As we've seen, data warehousing and Hadoop are a successful double act. But to perform fast, high-performance data analysis from multiple sources, you don't need either of them. Now, we are witnessing the rise of a new star.
The overall "single stack" solution eliminates the need for a relational database, links directly to the source data wherever it comes from, and performs ELT functions in the field. The best job is to create a metadata (abstraction) layer that can be used to query data in any number of tables, drawn from any source in any format.
The right approach is to solve the problems that usually accompany huge data sets by building smart, hard disk-saving approaches like columnar databases and in-memory processing. Simplify processing by first loading only the data that's being used, and then make sure to load that data into the computer's main memory instead of hogging up RAM. this means you get full, unrestricted access to all your data without needing a computer the size of the Hollywood Hills to process it.
A singing, dancing superstar
Even better, using a full BI system removes the need for additional layers of software that can make data understandable to non-technical users.
As we've seen, data warehouses and Hadoop fall short because they are strictly "back-end" solutions? They only deal with the outer layers of data.
In order for your front-end users to access the data, you still need to introduce and integrate a variety of applications that allow business teams to extract and visualize the insights they need.

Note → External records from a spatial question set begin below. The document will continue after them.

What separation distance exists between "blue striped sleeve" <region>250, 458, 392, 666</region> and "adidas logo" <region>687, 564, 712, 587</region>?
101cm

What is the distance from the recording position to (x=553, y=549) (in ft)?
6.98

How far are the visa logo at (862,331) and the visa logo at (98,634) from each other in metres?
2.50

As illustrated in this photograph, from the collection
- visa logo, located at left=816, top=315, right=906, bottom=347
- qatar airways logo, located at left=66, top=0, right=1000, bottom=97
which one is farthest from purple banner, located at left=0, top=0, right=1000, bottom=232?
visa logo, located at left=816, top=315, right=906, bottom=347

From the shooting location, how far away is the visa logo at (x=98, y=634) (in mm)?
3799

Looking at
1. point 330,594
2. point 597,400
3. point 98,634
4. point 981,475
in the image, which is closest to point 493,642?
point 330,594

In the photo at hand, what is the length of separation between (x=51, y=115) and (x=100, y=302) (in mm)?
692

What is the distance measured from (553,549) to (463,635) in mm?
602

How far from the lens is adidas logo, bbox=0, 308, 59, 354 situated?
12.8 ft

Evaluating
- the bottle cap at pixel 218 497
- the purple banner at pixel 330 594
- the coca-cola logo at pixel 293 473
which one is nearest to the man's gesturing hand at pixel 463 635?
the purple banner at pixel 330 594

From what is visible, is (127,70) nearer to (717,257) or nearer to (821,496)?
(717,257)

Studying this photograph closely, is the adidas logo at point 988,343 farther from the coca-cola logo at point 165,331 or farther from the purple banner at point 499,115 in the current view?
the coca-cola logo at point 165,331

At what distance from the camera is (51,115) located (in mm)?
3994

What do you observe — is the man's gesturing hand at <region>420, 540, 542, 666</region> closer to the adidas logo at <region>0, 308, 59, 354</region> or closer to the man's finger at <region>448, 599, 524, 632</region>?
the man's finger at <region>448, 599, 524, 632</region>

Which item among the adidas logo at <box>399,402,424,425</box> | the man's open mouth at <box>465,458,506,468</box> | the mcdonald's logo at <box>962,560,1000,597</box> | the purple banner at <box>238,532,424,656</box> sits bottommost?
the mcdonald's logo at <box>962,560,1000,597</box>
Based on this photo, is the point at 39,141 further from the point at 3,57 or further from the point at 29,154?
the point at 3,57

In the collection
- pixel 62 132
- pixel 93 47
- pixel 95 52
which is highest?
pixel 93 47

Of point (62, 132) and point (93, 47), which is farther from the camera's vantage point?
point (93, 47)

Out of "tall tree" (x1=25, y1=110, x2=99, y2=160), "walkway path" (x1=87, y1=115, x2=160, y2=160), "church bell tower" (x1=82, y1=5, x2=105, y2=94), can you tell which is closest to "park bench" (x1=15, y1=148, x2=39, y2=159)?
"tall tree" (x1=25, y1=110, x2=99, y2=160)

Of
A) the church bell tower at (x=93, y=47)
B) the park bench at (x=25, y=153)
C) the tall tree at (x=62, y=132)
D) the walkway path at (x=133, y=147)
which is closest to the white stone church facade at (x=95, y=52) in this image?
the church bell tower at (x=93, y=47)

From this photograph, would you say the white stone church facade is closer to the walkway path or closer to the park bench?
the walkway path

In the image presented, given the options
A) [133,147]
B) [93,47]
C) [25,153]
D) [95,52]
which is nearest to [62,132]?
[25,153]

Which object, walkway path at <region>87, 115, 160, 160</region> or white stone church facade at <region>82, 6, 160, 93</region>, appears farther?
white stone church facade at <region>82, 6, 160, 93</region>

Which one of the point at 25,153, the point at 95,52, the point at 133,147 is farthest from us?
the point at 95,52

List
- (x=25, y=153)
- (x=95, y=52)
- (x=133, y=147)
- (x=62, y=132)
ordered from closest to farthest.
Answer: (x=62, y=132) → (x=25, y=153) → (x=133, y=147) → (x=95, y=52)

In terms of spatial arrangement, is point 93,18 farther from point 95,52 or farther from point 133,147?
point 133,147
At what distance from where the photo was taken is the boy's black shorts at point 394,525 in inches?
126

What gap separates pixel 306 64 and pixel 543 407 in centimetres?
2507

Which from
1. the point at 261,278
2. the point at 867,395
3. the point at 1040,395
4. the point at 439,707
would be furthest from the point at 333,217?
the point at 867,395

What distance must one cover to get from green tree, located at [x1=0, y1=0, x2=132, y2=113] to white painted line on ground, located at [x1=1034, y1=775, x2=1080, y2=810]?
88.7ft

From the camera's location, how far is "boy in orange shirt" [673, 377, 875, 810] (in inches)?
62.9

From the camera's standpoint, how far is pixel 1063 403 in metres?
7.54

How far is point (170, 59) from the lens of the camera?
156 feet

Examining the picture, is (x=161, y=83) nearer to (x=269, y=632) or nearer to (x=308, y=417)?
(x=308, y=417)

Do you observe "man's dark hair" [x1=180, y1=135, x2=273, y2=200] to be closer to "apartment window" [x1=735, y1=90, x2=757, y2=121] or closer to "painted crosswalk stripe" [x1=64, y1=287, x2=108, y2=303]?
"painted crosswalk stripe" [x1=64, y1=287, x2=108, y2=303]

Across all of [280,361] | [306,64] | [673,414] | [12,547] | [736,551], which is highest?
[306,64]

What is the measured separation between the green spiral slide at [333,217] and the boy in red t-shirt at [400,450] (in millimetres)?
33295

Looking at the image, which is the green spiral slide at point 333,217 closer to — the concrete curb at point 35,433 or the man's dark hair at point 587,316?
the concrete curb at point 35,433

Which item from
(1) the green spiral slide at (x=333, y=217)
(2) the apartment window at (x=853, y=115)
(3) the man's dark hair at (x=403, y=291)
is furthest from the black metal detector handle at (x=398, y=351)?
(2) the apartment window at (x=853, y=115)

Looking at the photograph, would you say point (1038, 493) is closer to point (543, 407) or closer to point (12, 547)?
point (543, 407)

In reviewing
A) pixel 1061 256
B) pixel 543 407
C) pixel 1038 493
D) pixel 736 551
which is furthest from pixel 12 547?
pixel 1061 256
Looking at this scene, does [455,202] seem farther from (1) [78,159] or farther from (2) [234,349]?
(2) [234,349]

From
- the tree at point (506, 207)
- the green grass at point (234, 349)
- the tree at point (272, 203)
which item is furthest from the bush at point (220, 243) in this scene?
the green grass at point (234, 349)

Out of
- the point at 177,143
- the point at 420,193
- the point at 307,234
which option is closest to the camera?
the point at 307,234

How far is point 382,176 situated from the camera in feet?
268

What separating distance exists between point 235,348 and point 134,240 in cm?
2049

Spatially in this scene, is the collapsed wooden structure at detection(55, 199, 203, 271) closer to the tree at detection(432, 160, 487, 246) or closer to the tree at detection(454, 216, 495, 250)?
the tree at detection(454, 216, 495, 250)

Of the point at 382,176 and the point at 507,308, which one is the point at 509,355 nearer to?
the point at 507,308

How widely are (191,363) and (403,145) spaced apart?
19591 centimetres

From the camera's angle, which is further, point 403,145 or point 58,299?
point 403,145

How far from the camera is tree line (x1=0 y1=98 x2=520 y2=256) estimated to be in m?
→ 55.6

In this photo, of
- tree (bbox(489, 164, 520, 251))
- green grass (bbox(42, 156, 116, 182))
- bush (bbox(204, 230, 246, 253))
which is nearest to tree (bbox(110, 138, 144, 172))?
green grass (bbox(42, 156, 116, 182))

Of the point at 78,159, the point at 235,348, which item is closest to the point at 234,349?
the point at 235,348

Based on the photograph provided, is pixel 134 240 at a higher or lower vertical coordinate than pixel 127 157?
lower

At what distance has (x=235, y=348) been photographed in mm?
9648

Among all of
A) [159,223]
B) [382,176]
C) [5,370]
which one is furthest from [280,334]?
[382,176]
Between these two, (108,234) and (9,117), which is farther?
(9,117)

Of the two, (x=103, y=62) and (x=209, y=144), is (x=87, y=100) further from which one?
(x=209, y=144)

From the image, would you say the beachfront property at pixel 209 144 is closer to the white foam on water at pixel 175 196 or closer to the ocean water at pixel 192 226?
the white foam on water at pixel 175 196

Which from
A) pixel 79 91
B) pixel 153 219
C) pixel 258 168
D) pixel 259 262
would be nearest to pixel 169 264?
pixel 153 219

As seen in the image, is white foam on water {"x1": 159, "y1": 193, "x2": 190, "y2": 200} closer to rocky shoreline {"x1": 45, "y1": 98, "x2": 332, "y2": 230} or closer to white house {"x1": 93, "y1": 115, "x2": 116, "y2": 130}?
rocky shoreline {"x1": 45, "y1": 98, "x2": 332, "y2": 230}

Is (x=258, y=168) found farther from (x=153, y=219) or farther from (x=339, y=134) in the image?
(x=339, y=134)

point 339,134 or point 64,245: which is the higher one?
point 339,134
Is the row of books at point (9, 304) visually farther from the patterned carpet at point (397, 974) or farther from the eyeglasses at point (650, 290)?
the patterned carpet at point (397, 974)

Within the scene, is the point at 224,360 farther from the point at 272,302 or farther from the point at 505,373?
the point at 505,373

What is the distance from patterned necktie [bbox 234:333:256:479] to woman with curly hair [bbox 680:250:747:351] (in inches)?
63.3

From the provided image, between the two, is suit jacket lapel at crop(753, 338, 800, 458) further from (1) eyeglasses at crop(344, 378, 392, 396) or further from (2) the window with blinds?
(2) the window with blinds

While Hadoop is open source, it's not "free". Getting it to do what you want it to do, and integrating it with your data warehouse, your tools to process and prepare data for analysis, and the front-end dashboard interface, either requires a significant investment of resources or bringing in a third party to manage it. Plus, of course, you still need to invest in the hardware it needs to run.
With a decent single-stack alternative, you can query the source data, process it quickly using an ETL data engine, and in one step generate new reports and table dashboards. Now this innovation challenges the future of data warehousing, Hadoop or no Hadoop.
So, yes, maybe it's time for this (international) national treasure to step back and let the next generation of data technology take over. But not because Hadoop has stolen her crown, but because single-stack technology is providing redundant storage data solutions for BI.